Whatever the listing holds, output it without alteration.

════════════════

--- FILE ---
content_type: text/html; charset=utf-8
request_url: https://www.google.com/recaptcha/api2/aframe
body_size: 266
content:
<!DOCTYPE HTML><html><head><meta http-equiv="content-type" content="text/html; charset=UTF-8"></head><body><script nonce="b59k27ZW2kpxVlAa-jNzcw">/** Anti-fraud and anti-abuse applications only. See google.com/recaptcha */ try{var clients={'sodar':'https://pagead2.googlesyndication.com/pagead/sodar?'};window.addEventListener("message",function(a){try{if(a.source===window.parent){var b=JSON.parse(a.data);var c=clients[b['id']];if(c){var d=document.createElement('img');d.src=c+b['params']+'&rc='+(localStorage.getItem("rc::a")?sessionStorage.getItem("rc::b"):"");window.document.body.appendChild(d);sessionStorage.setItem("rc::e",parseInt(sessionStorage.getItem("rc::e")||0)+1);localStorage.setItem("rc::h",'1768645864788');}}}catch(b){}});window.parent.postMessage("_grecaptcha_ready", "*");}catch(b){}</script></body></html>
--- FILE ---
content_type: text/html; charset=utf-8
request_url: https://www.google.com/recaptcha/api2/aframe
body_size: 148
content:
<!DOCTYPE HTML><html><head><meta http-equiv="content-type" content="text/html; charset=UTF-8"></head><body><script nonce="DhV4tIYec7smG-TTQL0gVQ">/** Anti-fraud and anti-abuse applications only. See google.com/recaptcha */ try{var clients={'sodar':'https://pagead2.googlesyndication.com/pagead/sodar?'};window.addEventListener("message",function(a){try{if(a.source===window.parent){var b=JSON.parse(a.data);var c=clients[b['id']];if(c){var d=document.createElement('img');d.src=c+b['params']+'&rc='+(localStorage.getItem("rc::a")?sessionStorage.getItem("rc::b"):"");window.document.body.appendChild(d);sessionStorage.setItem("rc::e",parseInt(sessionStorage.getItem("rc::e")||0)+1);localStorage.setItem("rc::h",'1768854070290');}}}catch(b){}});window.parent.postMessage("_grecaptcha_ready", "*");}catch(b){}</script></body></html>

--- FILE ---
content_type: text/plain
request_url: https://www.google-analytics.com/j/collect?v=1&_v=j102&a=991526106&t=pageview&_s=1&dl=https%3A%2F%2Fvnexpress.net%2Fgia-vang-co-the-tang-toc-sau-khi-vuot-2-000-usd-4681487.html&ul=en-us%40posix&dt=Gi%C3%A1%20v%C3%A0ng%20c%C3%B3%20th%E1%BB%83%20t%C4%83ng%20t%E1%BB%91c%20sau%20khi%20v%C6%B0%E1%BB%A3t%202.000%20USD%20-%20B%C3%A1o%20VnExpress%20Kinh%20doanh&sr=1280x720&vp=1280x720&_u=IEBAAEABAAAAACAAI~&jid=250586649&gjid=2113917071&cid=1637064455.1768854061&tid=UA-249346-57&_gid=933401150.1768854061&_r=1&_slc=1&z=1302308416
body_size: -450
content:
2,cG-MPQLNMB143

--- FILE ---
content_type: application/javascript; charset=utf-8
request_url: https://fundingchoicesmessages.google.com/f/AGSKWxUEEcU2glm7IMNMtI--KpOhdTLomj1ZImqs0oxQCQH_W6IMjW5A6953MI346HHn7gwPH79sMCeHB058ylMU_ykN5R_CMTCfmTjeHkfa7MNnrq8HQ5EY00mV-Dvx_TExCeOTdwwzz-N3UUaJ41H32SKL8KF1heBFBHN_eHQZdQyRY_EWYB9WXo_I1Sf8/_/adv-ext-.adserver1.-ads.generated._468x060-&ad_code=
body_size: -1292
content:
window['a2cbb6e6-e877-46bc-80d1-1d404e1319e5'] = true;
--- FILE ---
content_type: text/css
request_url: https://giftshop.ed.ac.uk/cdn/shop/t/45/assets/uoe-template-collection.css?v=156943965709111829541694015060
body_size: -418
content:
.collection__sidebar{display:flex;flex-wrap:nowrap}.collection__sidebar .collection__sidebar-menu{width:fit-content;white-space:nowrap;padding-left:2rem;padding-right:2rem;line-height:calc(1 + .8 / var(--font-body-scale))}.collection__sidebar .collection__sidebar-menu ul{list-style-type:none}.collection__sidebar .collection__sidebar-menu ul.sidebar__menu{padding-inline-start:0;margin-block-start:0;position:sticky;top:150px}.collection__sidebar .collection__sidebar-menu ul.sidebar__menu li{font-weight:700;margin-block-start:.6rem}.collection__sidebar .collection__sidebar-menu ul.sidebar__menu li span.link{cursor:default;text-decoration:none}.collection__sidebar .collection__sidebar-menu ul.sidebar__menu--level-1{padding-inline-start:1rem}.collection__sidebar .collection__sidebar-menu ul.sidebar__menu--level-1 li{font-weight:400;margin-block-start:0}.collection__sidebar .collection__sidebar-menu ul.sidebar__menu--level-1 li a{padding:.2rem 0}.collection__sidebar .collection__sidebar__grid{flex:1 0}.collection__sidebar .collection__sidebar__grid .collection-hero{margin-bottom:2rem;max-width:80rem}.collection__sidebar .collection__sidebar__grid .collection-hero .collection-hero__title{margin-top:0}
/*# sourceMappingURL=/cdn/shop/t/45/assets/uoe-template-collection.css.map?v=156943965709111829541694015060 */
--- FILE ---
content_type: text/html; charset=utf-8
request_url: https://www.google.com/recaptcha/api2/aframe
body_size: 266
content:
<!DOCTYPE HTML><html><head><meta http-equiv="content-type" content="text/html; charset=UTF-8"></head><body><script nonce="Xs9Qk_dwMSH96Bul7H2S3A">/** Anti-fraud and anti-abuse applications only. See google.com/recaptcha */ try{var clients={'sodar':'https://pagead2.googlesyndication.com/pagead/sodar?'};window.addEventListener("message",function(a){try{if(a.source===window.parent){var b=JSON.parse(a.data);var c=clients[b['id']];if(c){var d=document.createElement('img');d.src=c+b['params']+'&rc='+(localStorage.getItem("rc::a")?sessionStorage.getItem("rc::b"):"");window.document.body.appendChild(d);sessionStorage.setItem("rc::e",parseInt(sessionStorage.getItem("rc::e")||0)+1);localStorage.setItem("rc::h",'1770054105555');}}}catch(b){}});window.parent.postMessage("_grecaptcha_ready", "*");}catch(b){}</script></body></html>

════════════════

> **RESPONSE**
--- FILE ---
content_type: text/html; charset=utf-8
request_url: https://www.google.com/recaptcha/api2/aframe
body_size: 266
content:
<!DOCTYPE HTML><html><head><meta http-equiv="content-type" content="text/html; charset=UTF-8"></head><body><script nonce="b59k27ZW2kpxVlAa-jNzcw">/** Anti-fraud and anti-abuse applications only. See google.com/recaptcha */ try{var clients={'sodar':'https://pagead2.googlesyndication.com/pagead/sodar?'};window.addEventListener("message",function(a){try{if(a.source===window.parent){var b=JSON.parse(a.data);var c=clients[b['id']];if(c){var d=document.createElement('img');d.src=c+b['params']+'&rc='+(localStorage.getItem("rc::a")?sessionStorage.getItem("rc::b"):"");window.document.body.appendChild(d);sessionStorage.setItem("rc::e",parseInt(sessionStorage.getItem("rc::e")||0)+1);localStorage.setItem("rc::h",'1768645864788');}}}catch(b){}});window.parent.postMessage("_grecaptcha_ready", "*");}catch(b){}</script></body></html>
--- FILE ---
content_type: text/html; charset=utf-8
request_url: https://www.google.com/recaptcha/api2/aframe
body_size: 148
content:
<!DOCTYPE HTML><html><head><meta http-equiv="content-type" content="text/html; charset=UTF-8"></head><body><script nonce="DhV4tIYec7smG-TTQL0gVQ">/** Anti-fraud and anti-abuse applications only. See google.com/recaptcha */ try{var clients={'sodar':'https://pagead2.googlesyndication.com/pagead/sodar?'};window.addEventListener("message",function(a){try{if(a.source===window.parent){var b=JSON.parse(a.data);var c=clients[b['id']];if(c){var d=document.createElement('img');d.src=c+b['params']+'&rc='+(localStorage.getItem("rc::a")?sessionStorage.getItem("rc::b"):"");window.document.body.appendChild(d);sessionStorage.setItem("rc::e",parseInt(sessionStorage.getItem("rc::e")||0)+1);localStorage.setItem("rc::h",'1768854070290');}}}catch(b){}});window.parent.postMessage("_grecaptcha_ready", "*");}catch(b){}</script></body></html>

--- FILE ---
content_type: text/plain
request_url: https://www.google-analytics.com/j/collect?v=1&_v=j102&a=991526106&t=pageview&_s=1&dl=https%3A%2F%2Fvnexpress.net%2Fgia-vang-co-the-tang-toc-sau-khi-vuot-2-000-usd-4681487.html&ul=en-us%40posix&dt=Gi%C3%A1%20v%C3%A0ng%20c%C3%B3%20th%E1%BB%83%20t%C4%83ng%20t%E1%BB%91c%20sau%20khi%20v%C6%B0%E1%BB%A3t%202.000%20USD%20-%20B%C3%A1o%20VnExpress%20Kinh%20doanh&sr=1280x720&vp=1280x720&_u=IEBAAEABAAAAACAAI~&jid=250586649&gjid=2113917071&cid=1637064455.1768854061&tid=UA-249346-57&_gid=933401150.1768854061&_r=1&_slc=1&z=1302308416
body_size: -450
content:
2,cG-MPQLNMB143

--- FILE ---
content_type: application/javascript; charset=utf-8
request_url: https://fundingchoicesmessages.google.com/f/AGSKWxUEEcU2glm7IMNMtI--KpOhdTLomj1ZImqs0oxQCQH_W6IMjW5A6953MI346HHn7gwPH79sMCeHB058ylMU_ykN5R_CMTCfmTjeHkfa7MNnrq8HQ5EY00mV-Dvx_TExCeOTdwwzz-N3UUaJ41H32SKL8KF1heBFBHN_eHQZdQyRY_EWYB9WXo_I1Sf8/_/adv-ext-.adserver1.-ads.generated._468x060-&ad_code=
body_size: -1292
content:
window['a2cbb6e6-e877-46bc-80d1-1d404e1319e5'] = true;
--- FILE ---
content_type: text/css
request_url: https://giftshop.ed.ac.uk/cdn/shop/t/45/assets/uoe-template-collection.css?v=156943965709111829541694015060
body_size: -418
content:
.collection__sidebar{display:flex;flex-wrap:nowrap}.collection__sidebar .collection__sidebar-menu{width:fit-content;white-space:nowrap;padding-left:2rem;padding-right:2rem;line-height:calc(1 + .8 / var(--font-body-scale))}.collection__sidebar .collection__sidebar-menu ul{list-style-type:none}.collection__sidebar .collection__sidebar-menu ul.sidebar__menu{padding-inline-start:0;margin-block-start:0;position:sticky;top:150px}.collection__sidebar .collection__sidebar-menu ul.sidebar__menu li{font-weight:700;margin-block-start:.6rem}.collection__sidebar .collection__sidebar-menu ul.sidebar__menu li span.link{cursor:default;text-decoration:none}.collection__sidebar .collection__sidebar-menu ul.sidebar__menu--level-1{padding-inline-start:1rem}.collection__sidebar .collection__sidebar-menu ul.sidebar__menu--level-1 li{font-weight:400;margin-block-start:0}.collection__sidebar .collection__sidebar-menu ul.sidebar__menu--level-1 li a{padding:.2rem 0}.collection__sidebar .collection__sidebar__grid{flex:1 0}.collection__sidebar .collection__sidebar__grid .collection-hero{margin-bottom:2rem;max-width:80rem}.collection__sidebar .collection__sidebar__grid .collection-hero .collection-hero__title{margin-top:0}
/*# sourceMappingURL=/cdn/shop/t/45/assets/uoe-template-collection.css.map?v=156943965709111829541694015060 */
--- FILE ---
content_type: text/html; charset=utf-8
request_url: https://www.google.com/recaptcha/api2/aframe
body_size: 266
content:
<!DOCTYPE HTML><html><head><meta http-equiv="content-type" content="text/html; charset=UTF-8"></head><body><script nonce="Xs9Qk_dwMSH96Bul7H2S3A">/** Anti-fraud and anti-abuse applications only. See google.com/recaptcha */ try{var clients={'sodar':'https://pagead2.googlesyndication.com/pagead/sodar?'};window.addEventListener("message",function(a){try{if(a.source===window.parent){var b=JSON.parse(a.data);var c=clients[b['id']];if(c){var d=document.createElement('img');d.src=c+b['params']+'&rc='+(localStorage.getItem("rc::a")?sessionStorage.getItem("rc::b"):"");window.document.body.appendChild(d);sessionStorage.setItem("rc::e",parseInt(sessionStorage.getItem("rc::e")||0)+1);localStorage.setItem("rc::h",'1770054105555');}}}catch(b){}});window.parent.postMessage("_grecaptcha_ready", "*");}catch(b){}</script></body></html>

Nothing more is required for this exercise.